Reproduce the listing below in its entirety. Change nothing.

_Source data_
============================================================

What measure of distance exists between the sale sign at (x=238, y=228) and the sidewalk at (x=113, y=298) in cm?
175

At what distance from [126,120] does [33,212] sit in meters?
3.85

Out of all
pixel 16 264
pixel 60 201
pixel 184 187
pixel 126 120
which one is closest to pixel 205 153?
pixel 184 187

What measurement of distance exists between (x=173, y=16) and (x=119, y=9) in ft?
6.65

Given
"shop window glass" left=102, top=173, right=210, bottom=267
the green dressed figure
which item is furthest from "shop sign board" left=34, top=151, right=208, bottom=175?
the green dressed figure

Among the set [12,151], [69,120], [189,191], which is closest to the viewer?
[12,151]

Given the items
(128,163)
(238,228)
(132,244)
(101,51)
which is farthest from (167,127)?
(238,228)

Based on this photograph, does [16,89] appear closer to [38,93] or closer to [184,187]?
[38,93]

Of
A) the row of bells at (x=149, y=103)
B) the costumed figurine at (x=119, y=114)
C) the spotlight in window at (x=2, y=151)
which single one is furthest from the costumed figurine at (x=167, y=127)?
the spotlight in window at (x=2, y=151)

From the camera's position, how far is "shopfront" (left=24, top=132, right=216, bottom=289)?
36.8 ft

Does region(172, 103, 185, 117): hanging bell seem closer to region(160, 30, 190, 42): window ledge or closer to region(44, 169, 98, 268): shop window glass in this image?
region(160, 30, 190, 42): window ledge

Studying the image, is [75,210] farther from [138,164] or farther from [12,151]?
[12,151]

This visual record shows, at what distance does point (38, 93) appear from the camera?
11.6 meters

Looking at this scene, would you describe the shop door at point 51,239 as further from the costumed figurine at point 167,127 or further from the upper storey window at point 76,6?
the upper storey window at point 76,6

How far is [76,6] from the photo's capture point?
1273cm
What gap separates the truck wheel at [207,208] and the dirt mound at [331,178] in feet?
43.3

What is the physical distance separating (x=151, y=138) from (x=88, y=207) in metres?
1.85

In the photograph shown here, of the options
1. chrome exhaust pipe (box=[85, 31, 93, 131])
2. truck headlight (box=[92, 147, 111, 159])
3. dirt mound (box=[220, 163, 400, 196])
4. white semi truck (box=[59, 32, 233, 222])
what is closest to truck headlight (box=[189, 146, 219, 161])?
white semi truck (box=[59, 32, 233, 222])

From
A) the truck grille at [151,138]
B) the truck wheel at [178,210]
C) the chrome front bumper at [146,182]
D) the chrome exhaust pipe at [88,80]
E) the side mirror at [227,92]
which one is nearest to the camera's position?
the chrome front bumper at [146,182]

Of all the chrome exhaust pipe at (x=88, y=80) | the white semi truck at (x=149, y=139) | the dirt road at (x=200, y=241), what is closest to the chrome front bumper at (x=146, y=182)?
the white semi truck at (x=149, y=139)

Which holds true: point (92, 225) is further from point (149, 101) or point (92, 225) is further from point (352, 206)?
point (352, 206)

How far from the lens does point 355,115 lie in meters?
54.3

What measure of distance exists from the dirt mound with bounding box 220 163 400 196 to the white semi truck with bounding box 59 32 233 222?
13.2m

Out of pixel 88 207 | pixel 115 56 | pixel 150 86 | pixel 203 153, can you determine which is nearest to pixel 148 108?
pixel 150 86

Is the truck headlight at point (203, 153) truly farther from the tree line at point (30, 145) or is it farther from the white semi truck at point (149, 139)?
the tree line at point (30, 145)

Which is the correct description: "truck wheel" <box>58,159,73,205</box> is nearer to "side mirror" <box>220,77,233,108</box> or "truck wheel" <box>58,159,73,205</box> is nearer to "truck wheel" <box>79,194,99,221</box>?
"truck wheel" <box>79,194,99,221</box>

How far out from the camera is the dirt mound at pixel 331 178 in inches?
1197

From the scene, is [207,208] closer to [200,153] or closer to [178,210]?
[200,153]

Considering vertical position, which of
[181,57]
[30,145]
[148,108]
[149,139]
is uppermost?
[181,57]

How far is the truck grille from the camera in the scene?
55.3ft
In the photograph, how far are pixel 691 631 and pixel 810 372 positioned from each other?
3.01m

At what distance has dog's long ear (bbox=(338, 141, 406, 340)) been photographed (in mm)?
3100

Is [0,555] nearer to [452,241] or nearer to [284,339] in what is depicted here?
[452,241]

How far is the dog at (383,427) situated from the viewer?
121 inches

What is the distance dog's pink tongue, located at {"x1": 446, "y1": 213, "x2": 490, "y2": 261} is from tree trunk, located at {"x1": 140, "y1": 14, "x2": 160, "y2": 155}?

============================================================

_Exercise result_
What measure of distance exists between the sale sign at (x=238, y=228) and the sidewalk at (x=113, y=298) in cm?
175

At what distance from [126,120] does [33,212] sit in meters?
3.85

Out of all
pixel 16 264
pixel 60 201
pixel 184 187
pixel 126 120
which one is closest to pixel 205 153?
pixel 184 187

What measurement of distance exists between (x=173, y=16) and (x=119, y=9) in ft?
6.65

Given
"shop window glass" left=102, top=173, right=210, bottom=267
the green dressed figure
which item is furthest from "shop sign board" left=34, top=151, right=208, bottom=175?
the green dressed figure

Among the set [12,151], [69,120], [189,191], which is closest to the viewer?
[12,151]

Given the items
(128,163)
(238,228)
(132,244)
(101,51)
which is farthest from (167,127)?
(238,228)

Based on this photograph, does [16,89] appear closer to [38,93] or closer to [184,187]?
[38,93]

Of
A) the row of bells at (x=149, y=103)
B) the costumed figurine at (x=119, y=114)
C) the spotlight in window at (x=2, y=151)
which single one is furthest from the costumed figurine at (x=167, y=127)?
the spotlight in window at (x=2, y=151)

From the camera's position, how far is "shopfront" (left=24, top=132, right=216, bottom=289)?
36.8 ft

Does region(172, 103, 185, 117): hanging bell seem closer to region(160, 30, 190, 42): window ledge or closer to region(44, 169, 98, 268): shop window glass in this image?
region(160, 30, 190, 42): window ledge

Studying the image, is [75,210] farther from [138,164] or farther from [12,151]?
[12,151]

This visual record shows, at what distance does point (38, 93) appear from the camera?
11.6 meters

Looking at this scene, would you describe the shop door at point 51,239 as further from the costumed figurine at point 167,127 or further from the upper storey window at point 76,6?
the upper storey window at point 76,6

How far is [76,6] from the photo's capture point?
1273cm
What gap separates the truck wheel at [207,208] and the dirt mound at [331,178] in feet?
43.3

What is the physical distance separating (x=151, y=138) from (x=88, y=207) in metres?
1.85

In the photograph shown here, of the options
1. chrome exhaust pipe (box=[85, 31, 93, 131])
2. truck headlight (box=[92, 147, 111, 159])
3. dirt mound (box=[220, 163, 400, 196])
4. white semi truck (box=[59, 32, 233, 222])
what is closest to truck headlight (box=[189, 146, 219, 161])?
white semi truck (box=[59, 32, 233, 222])

From
A) the truck grille at [151,138]
B) the truck wheel at [178,210]
C) the chrome front bumper at [146,182]
D) the chrome exhaust pipe at [88,80]
E) the side mirror at [227,92]
which one is nearest to the camera's position?
the chrome front bumper at [146,182]

Of all the chrome exhaust pipe at (x=88, y=80) | the white semi truck at (x=149, y=139) | the dirt road at (x=200, y=241), what is closest to the chrome front bumper at (x=146, y=182)?
the white semi truck at (x=149, y=139)

Which holds true: point (92, 225) is further from point (149, 101) or point (92, 225) is further from point (352, 206)?
point (352, 206)

How far from the lens does point 355,115 lie in meters?
54.3

What measure of distance exists from the dirt mound with bounding box 220 163 400 196 to the white semi truck with bounding box 59 32 233 222?
13.2m

Out of pixel 88 207 | pixel 115 56 | pixel 150 86 | pixel 203 153, can you determine which is nearest to pixel 148 108?
pixel 150 86

Is the truck headlight at point (203, 153) truly farther from the tree line at point (30, 145) or is it farther from the white semi truck at point (149, 139)?
the tree line at point (30, 145)

Which is the correct description: "truck wheel" <box>58,159,73,205</box> is nearer to "side mirror" <box>220,77,233,108</box> or "truck wheel" <box>58,159,73,205</box> is nearer to "truck wheel" <box>79,194,99,221</box>?
"truck wheel" <box>79,194,99,221</box>

How far out from the camera is the dirt mound at pixel 331 178 in inches?
1197

From the scene, is [207,208] closer to [200,153] or closer to [178,210]?
[200,153]

Considering vertical position, which of
[181,57]
[30,145]
[148,108]
[149,139]
is uppermost?
[181,57]

How far is the truck grille from the camera in the scene?
55.3ft
In the photograph, how far are pixel 691 631 and pixel 810 372 positioned from each other?
3.01m

At what distance has dog's long ear (bbox=(338, 141, 406, 340)) been photographed (in mm)?
3100

Is [0,555] nearer to [452,241] or nearer to [284,339] in what is depicted here?
[452,241]

How far is the dog at (383,427) situated from the viewer?
121 inches

What is the distance dog's pink tongue, located at {"x1": 446, "y1": 213, "x2": 490, "y2": 261} is from tree trunk, located at {"x1": 140, "y1": 14, "x2": 160, "y2": 155}?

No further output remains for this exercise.